Your career is the curve you want

When I was in veterinary school, my friend Carrie and I decided halfway through that we weren't really interested in being small animal practice owners, and by junior year our colleagues were taking bets on who was going to leave the profession first.

We both left-on our own terms. And eventually we both came back, which is more than I can say for some of my classmates, who opted out under the weight of unrealistic expectations. Today, I'm a writer, and now I'm exploring a new subcategory of medicine in hospice care. Carrie travels to the world's hotspots as a veterinarian and public health consultant.

Trying to cover gender issues in one article is like trying to sum up Tolstoy's War and Peace in a paragraph. The way we define success right now in the veterinary profession stacks the deck against a whole lot of people.

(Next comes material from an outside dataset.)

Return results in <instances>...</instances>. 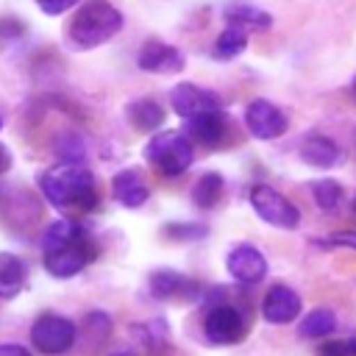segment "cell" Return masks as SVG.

So let's redefine what it means to be a successful veterinarian: Find your own steady state, with your own fluctuations. Maybe you want time to hike the Appalachian Trail. Maybe you're being called to take care of an aging parent. Or maybe you want to focus all your energy on dominating the field of veterinary medicine. You deserve that too. Not everyone can or needs to “lean in” and be Sheryl Sandberg.

Dr. Jessica Vogelsang is a regular contributor to a number of publications and writes on her website, pawcurious.com. Her new book, All Dogs Go to Kevin, is due out this year.